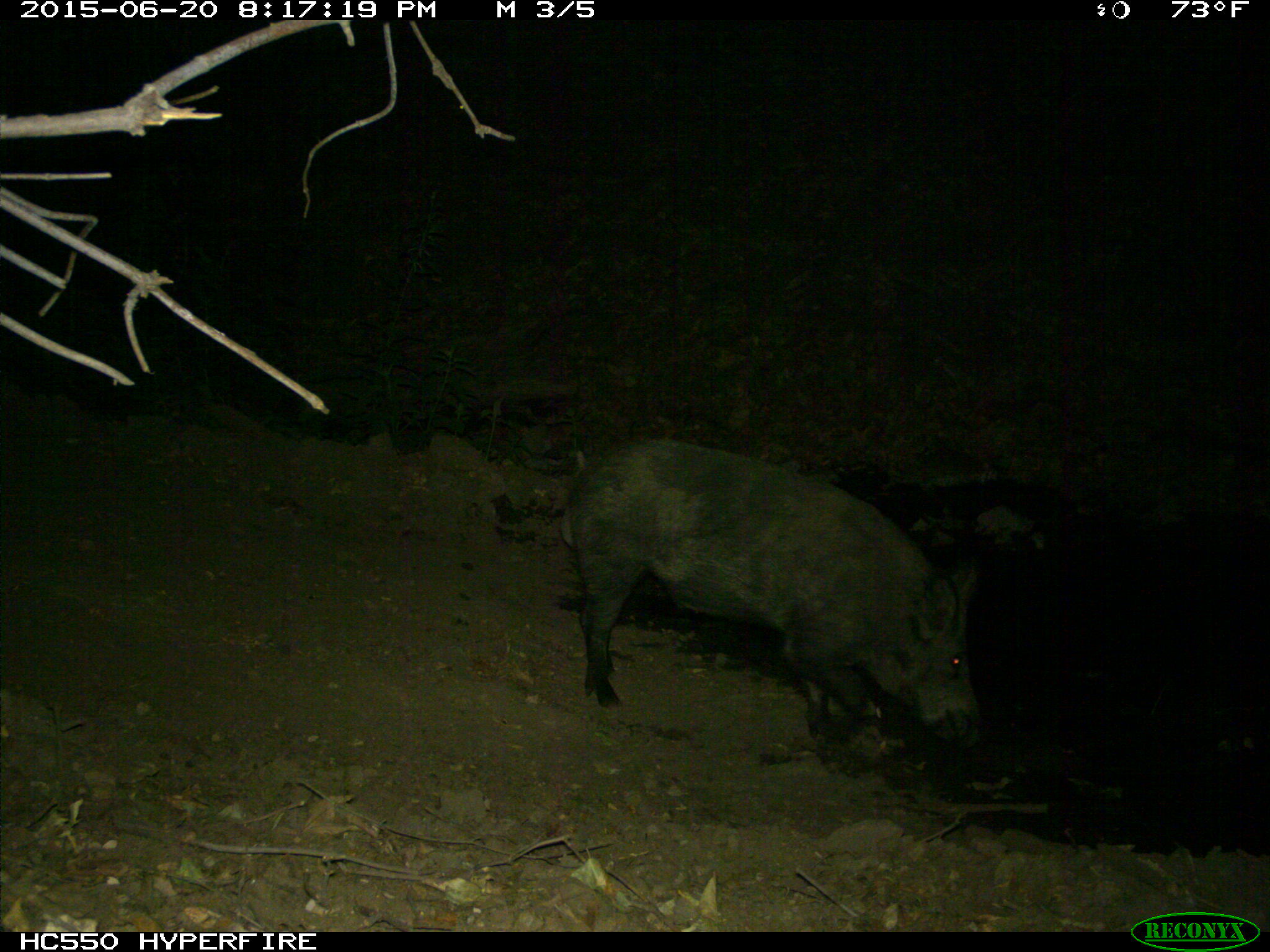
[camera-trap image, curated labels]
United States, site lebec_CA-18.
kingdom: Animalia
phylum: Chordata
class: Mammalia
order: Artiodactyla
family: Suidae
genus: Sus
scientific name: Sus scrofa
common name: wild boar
—————
* PROBLEM: Transcribe each line above exactly, pictures excluded.

* RESPONSE FOR THIS EXERCISE:
[camera-trap image, curated labels]
United States, site lebec_CA-18.
kingdom: Animalia
phylum: Chordata
class: Mammalia
order: Artiodactyla
family: Suidae
genus: Sus
scientific name: Sus scrofa
common name: wild boar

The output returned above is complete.